> **Document passage**

· · · · · · ·

A statue of Toussaint Louverture stands tall on the corner of 62nd and North Miami Avenue. Considered a father of the Haitian Revolution, the vigilant figure watches over the now rather quiet neighborhood. Still grappling with rampant gentrification and the coronavirus, many shops have gone out of business, sidewalks are scarcely populated, and the Cultural Complex, the center of Little Haiti’s cultural happenings, remains closed until further notice.

Louverture’s revolutionary bravery often overshadows that of Dutty Boukman – a West African Maroon leader and Vodou priest brought to the shores of the then French colony from Jamaica. On the 14th night of August 1791, Boukman helped lead a religious ceremony, which would ignite the 12-year Haitian Revolution that resulted in Haiti’s independence. Although religious institutions in South Florida have been limited during the pandemic, many of the community’s practitioners of Haitian Vodou continue their reverence.

· · · · · · ·

> **Exercise 1**
Update the Little Haiti passage, everything from "Louverture’s revolutionary bravery" down to "continue their reverence.", putting "COVID-19 pandemic" in place of "pandemic".
> **Exercise 2**
Please take the Little Haiti passage further, continuing from where it stops.

(Stored data entries)
· · · · · · ·

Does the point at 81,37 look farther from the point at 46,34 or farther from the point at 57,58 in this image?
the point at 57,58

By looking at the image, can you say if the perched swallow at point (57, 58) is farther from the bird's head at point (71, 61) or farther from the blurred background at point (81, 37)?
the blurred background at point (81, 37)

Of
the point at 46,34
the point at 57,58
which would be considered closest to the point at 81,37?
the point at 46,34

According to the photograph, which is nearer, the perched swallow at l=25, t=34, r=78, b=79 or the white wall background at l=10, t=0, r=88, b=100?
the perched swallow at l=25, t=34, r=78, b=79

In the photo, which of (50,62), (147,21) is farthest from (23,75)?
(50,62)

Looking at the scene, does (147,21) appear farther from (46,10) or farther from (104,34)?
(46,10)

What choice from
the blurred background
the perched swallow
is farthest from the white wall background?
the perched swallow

· · · · · · ·

> **Written answer 1**
Louverture’s revolutionary bravery often overshadows that of Dutty Boukman – a West African Maroon leader and Vodou priest brought to the shores of the then French colony from Jamaica. On the 14th night of August 1791, Boukman helped lead a religious ceremony, which would ignite the 12-year Haitian Revolution that resulted in Haiti’s independence. Although religious institutions in South Florida have been limited during the COVID-19 pandemic, many of the community’s practitioners of Haitian Vodou continue their reverence.

> **Written answer 2**
“You see this, Papa [Legba], he’s the one at the gate, he’s the one that has to let you in for anything spiritual,” explains priestess Marie Lebrun, pointing at a figurine at the front of her store, Twa Zom Fo Botanica.

Haitian Vodou derives from religious traditions of present day Benin, Tobo, and Nigeria, in which followers believe in a supreme creator and many intermediary spirits or deities who influence the facets of human life and death. Through the transatlantic slave trade, these spirits became known as loas and even took on the faces of Roman Catholic saints, as varying African languages, traditions, and spiritual practices merged with those of Europe. This was not only syncretism, but it was also a means of disguise and survival.

“No business from the tourists right now,” says Laider André, Vodou priest and owner of 3×3 Santa Barbara Botánica. “Sometimes you can find 2-3-5, but in the beginning it was a lot – 20, 25. Tourists always come here everyday, and right now, no.”

Botánicas, or shops in which herbs, candles, figurines, and other religious needs are sold, can be found on many corners around Little Haiti. Often playing Kompa or Rasin music on speakers, they attract tourists and practitioners alike.

“We have artisana, we have things people like to buy,” says Lebrun. “Tourists can come buy some stuff. But for the pandemic, we don’t have that many people.”

Lebrun attributes the significant slowing of her small business to a lack of visitors to Miami during these times.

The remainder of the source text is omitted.